Records follow. Print exactly the lines from the one that has "HR Frink Conservation" through the one that has "Full Body Portrait", inclusive, and omit the pictures.

DATASET →
============================================================

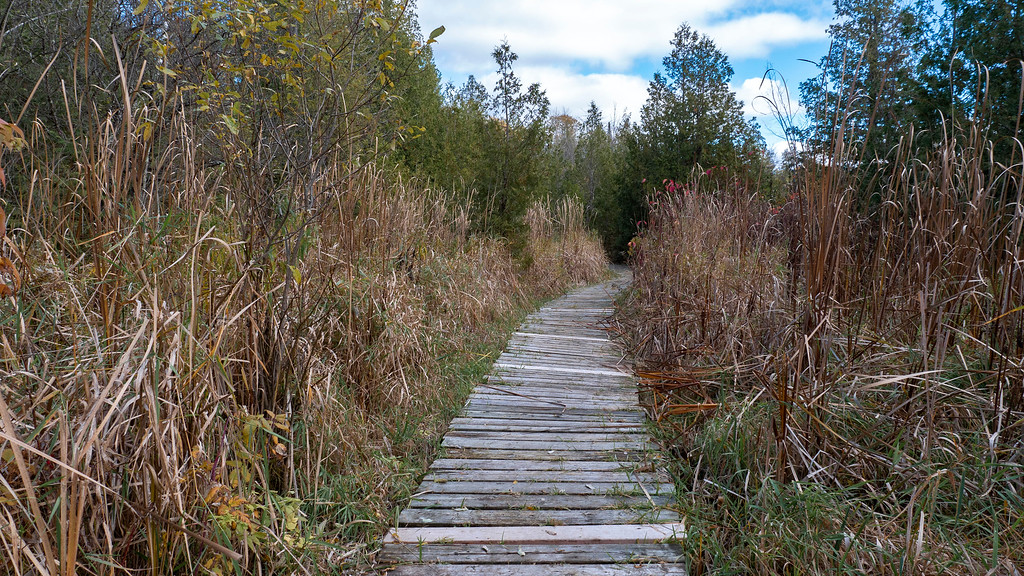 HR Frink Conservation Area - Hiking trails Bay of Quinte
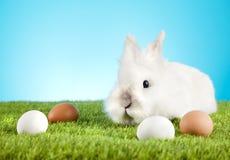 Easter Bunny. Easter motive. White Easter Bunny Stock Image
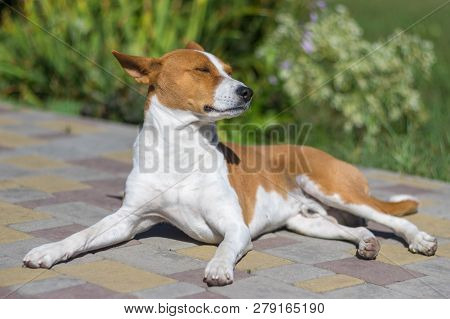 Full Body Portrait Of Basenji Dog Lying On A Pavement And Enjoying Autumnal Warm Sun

============================================================

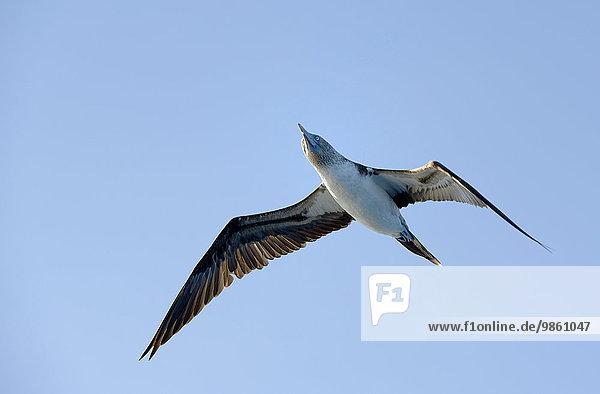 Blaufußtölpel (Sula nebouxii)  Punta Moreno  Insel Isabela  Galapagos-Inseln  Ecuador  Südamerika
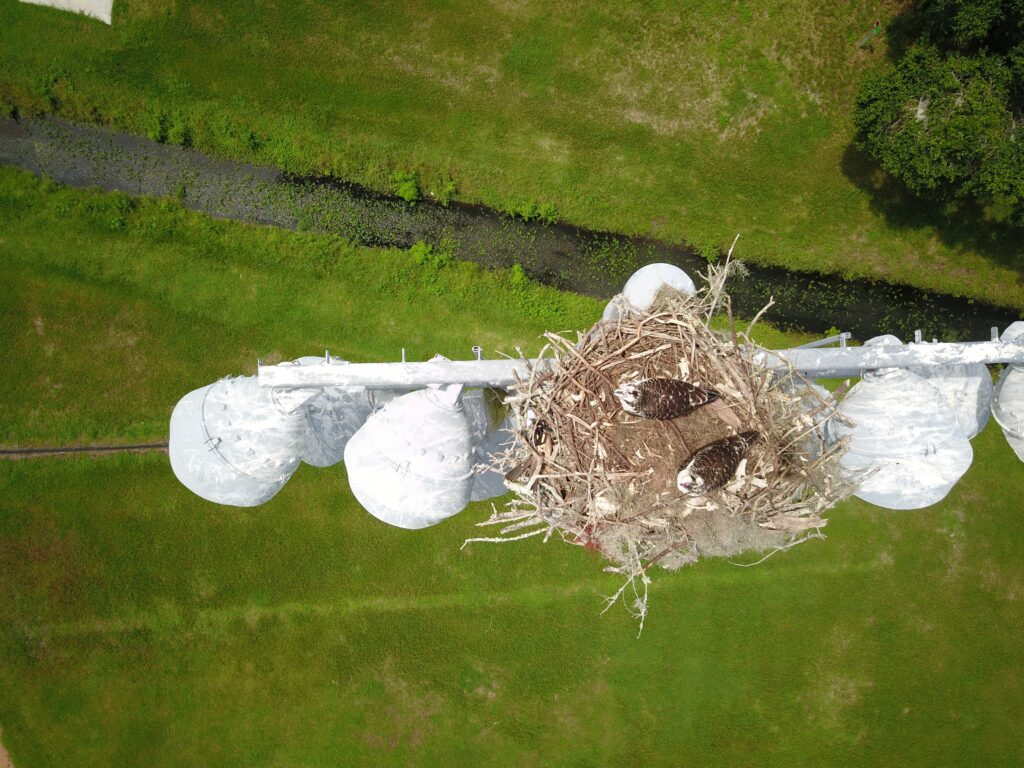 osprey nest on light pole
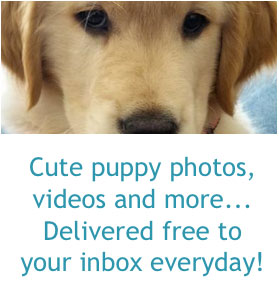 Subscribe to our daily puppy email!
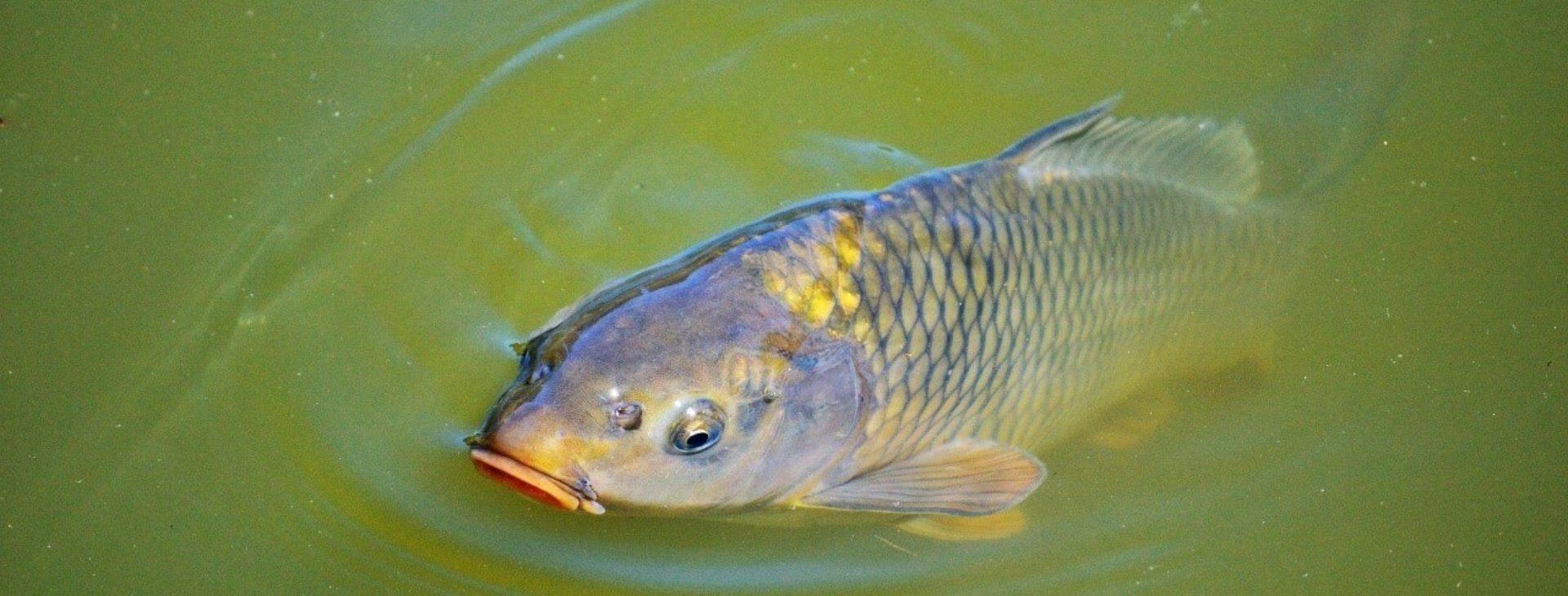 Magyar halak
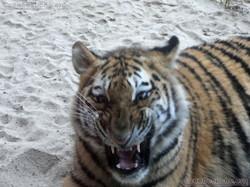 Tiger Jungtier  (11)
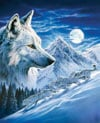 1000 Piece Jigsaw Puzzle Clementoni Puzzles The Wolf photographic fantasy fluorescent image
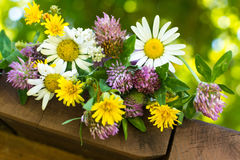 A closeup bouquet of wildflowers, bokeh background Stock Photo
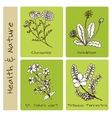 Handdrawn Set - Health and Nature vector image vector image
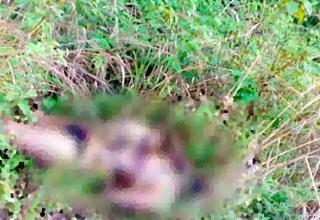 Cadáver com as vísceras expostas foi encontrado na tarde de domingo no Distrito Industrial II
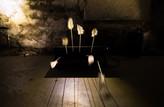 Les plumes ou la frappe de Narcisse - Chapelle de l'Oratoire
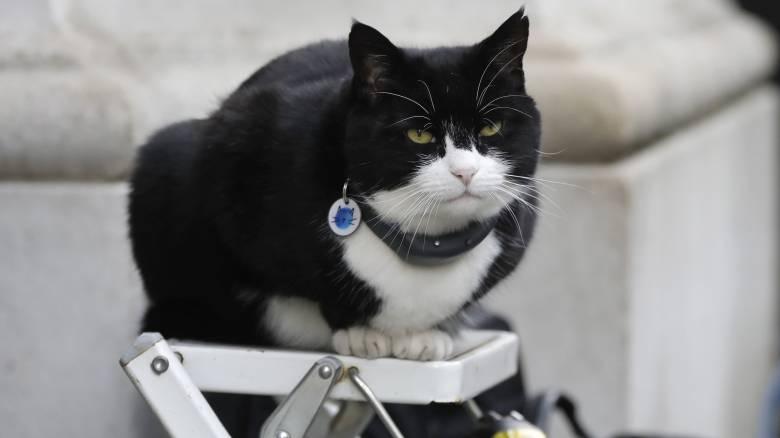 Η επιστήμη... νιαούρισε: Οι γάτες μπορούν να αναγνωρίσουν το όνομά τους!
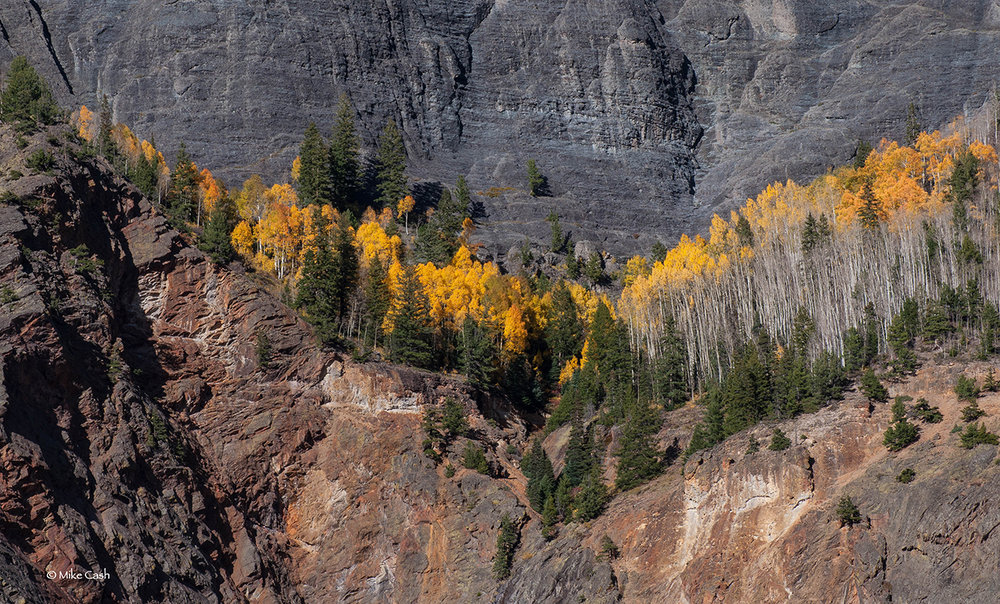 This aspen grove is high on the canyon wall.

============================================================

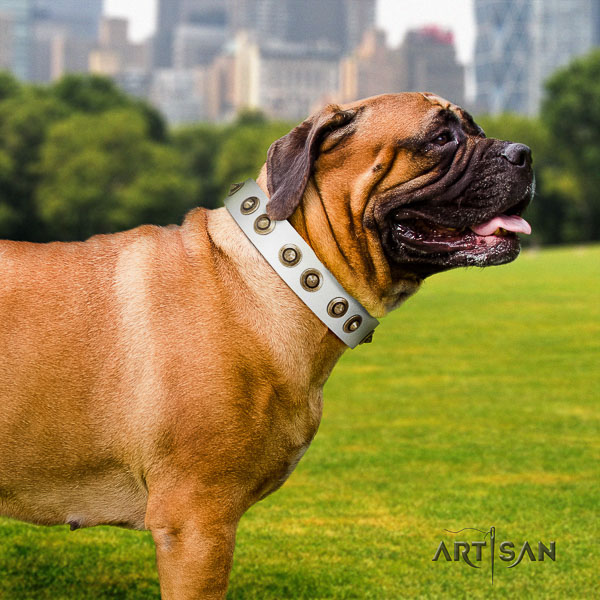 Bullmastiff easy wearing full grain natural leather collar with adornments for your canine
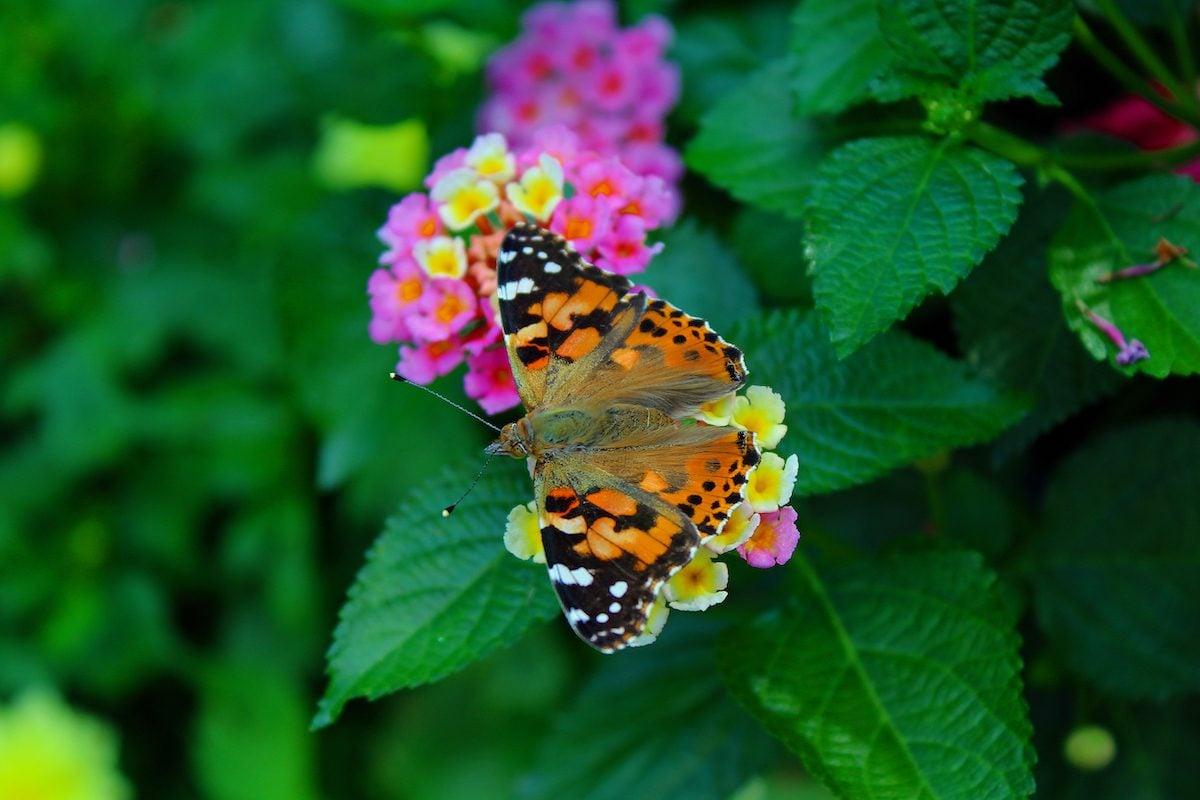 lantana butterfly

============================================================

RESULT OF THIS EXERCISE →
 HR Frink Conservation Area - Hiking trails Bay of Quinte
 Easter Bunny. Easter motive. White Easter Bunny Stock Image
 Full Body Portrait Of Basenji Dog Lying On A Pavement And Enjoying Autumnal Warm Sun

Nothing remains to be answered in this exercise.